§ **原文抜粋**

───

はるの魂 丸目はるのSF論評


反逆者の月
MUTINEER'S MOON

デイヴィッド・ウェーバー
1991


 いまだ未読ではあるのだが、「紅の勇者・オナー・ハリントン」シリーズの作者デイヴィッド・ウェーバーによる単独処女長編が本書「反逆者の月」である。オナー・ハリントンシリーズの方が有名でたくさん執筆されている。たしかに、ハヤカワの背表紙には見覚えがある。読んでいないのは、なんとなく、であるのと、シリーズものに手を出すのにちょっと躊躇したからでもある。女性作家によるミリタリーSFであるマイルズ・ヴォルコシガンシリーズには違和感がないのだが、男性作家によるミリタリーSF、しかもシリーズものということで、食わず嫌いでいた。
 その作者の作品が新訳されたのだが、3作ということと、「月が実は巨大な宇宙船だった」という設定に惹かれてついつい買ってしまった。というか、実は同時期にハヤカワから出たジョン・スコルジーの「老人と宇宙」を買おうと思っていて、間違えちゃったんだが。
 とにかく、食わず嫌いを直すには、突然食べてみるのがよい。

 時代は2040年頃、舞台は月、そして地球。主人公はNASAのエース・パイロットであるコリン・マッキンタイア少佐。月での単独調査飛行を行っているときに、未確認飛行物体との接近遭遇を体験。そして、彼は月が実は巨大な宇宙船であることを知らされ、大いなる使命を与えられた。

───

§ **取り組む課題**
• A. 次の各文が原文抜粋の内容と合うかどうかを「はい」か「いいえ」で答え、判断の決め手となる原文抜粋の語句をそのまま引用せよ。(i) 筆者は「紅の勇者・オナー・ハリントン」シリーズをすでに読んでいる。(ii) 主人公はNASAのパイロットのコリン・マッキンタイア少佐である。(iii) 物語の時代は2040年頃である。
• B. 原文抜粋によると、筆者がもともと買おうと思っていた本は何か。
• C. 原文抜粋の「その作者の作品が新訳されたの」から「とにかく、食わず嫌いを直すには、突然食べてみるのがよい。」までを、終わりの語句も含めて書き直せ。その際、「新訳」を「翻訳」に入れ替えること。

───

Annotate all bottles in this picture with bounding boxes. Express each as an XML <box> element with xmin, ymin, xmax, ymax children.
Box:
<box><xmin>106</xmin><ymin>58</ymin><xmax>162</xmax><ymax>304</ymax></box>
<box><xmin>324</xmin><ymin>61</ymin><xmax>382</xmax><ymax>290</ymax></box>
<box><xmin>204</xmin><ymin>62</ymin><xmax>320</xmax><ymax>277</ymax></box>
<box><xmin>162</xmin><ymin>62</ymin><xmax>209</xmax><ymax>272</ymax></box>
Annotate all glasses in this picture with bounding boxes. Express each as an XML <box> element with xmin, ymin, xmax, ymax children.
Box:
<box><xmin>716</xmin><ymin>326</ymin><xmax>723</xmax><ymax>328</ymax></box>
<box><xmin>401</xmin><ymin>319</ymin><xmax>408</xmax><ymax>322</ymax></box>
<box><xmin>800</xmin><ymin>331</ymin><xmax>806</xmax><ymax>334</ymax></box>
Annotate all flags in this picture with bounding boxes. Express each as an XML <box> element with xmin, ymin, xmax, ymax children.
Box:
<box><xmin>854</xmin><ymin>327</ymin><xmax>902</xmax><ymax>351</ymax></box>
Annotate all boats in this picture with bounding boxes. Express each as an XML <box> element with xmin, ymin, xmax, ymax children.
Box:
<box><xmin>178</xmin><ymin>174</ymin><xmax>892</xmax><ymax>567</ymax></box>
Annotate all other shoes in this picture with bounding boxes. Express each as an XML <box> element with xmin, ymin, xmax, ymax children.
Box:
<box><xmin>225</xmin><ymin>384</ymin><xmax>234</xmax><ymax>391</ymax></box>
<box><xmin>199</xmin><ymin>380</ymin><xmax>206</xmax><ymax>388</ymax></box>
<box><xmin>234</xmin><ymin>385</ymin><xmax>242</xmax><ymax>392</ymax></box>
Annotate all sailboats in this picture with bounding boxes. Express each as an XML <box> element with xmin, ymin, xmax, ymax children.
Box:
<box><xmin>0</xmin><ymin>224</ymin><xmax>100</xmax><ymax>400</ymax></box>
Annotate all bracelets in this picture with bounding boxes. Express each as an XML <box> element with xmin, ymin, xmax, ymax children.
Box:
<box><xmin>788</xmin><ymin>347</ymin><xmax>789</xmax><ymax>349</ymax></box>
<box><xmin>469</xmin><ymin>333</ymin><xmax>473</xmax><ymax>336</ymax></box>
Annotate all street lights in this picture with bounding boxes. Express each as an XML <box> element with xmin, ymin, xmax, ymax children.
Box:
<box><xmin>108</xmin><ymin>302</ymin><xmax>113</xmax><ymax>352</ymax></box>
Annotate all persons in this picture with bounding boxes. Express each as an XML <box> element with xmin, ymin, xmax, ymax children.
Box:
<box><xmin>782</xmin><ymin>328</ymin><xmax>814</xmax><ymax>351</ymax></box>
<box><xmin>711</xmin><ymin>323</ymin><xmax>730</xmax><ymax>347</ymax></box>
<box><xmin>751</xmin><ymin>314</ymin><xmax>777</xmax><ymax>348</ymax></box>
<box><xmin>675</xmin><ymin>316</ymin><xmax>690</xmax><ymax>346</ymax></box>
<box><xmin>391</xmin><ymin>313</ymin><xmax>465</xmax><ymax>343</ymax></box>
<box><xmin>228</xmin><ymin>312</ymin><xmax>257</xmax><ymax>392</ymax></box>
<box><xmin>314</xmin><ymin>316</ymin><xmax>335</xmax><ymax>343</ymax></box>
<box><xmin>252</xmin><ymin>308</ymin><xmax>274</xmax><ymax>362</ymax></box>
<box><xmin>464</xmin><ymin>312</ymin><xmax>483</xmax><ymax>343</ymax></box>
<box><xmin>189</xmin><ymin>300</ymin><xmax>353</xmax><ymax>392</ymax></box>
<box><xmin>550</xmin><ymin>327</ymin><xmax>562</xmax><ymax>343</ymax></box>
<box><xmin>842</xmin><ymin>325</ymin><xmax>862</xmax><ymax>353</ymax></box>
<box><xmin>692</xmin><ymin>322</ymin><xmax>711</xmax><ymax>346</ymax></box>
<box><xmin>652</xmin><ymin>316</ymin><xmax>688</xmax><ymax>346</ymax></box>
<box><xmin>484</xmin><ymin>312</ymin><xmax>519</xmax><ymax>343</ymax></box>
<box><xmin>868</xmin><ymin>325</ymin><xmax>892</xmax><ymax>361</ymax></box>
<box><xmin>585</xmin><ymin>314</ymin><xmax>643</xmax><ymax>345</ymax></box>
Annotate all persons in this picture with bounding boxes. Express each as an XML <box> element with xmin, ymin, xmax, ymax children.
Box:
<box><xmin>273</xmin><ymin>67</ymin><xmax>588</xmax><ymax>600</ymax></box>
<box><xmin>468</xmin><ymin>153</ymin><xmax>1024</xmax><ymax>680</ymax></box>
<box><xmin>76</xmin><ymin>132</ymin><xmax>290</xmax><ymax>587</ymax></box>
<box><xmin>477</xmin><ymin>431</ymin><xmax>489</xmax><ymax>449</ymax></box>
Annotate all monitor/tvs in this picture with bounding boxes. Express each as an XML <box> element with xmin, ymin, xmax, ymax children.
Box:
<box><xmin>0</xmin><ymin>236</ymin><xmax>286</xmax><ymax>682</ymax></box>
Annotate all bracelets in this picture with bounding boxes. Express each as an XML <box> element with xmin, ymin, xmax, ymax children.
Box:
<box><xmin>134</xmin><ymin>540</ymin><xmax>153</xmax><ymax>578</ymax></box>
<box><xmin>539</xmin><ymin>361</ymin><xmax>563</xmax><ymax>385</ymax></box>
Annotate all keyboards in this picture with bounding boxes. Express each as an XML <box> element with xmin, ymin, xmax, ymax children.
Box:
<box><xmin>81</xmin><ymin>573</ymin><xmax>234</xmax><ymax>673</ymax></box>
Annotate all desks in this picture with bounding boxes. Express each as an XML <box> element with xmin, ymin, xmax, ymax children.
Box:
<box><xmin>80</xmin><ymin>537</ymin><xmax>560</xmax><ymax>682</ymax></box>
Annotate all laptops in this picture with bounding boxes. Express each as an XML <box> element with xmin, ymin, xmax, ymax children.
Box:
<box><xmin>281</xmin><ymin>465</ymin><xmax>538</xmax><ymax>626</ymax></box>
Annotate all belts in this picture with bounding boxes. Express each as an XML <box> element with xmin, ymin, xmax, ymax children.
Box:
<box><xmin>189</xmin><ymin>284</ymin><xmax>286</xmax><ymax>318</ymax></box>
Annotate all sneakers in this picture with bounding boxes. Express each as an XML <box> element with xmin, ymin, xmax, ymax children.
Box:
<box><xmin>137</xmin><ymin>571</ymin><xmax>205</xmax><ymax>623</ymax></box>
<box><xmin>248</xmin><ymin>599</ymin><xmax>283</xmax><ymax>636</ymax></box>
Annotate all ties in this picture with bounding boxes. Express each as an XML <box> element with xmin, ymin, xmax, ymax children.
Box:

───

§ **課題の解答**
• A.
(i) いいえ。「いまだ未読ではあるのだが」
(ii) はい。「主人公はNASAのエース・パイロットであるコリン・マッキンタイア少佐」
(iii) はい。「時代は2040年頃」

• B. ジョン・スコルジーの「老人と宇宙」

• C.
その作者の作品が翻訳されたのだが、3作ということと、「月が実は巨大な宇宙船だった」という設定に惹かれてついつい買ってしまった。というか、実は同時期にハヤカワから出たジョン・スコルジーの「老人と宇宙」を買おうと思っていて、間違えちゃったんだが。
 とにかく、食わず嫌いを直すには、突然食べてみるのがよい。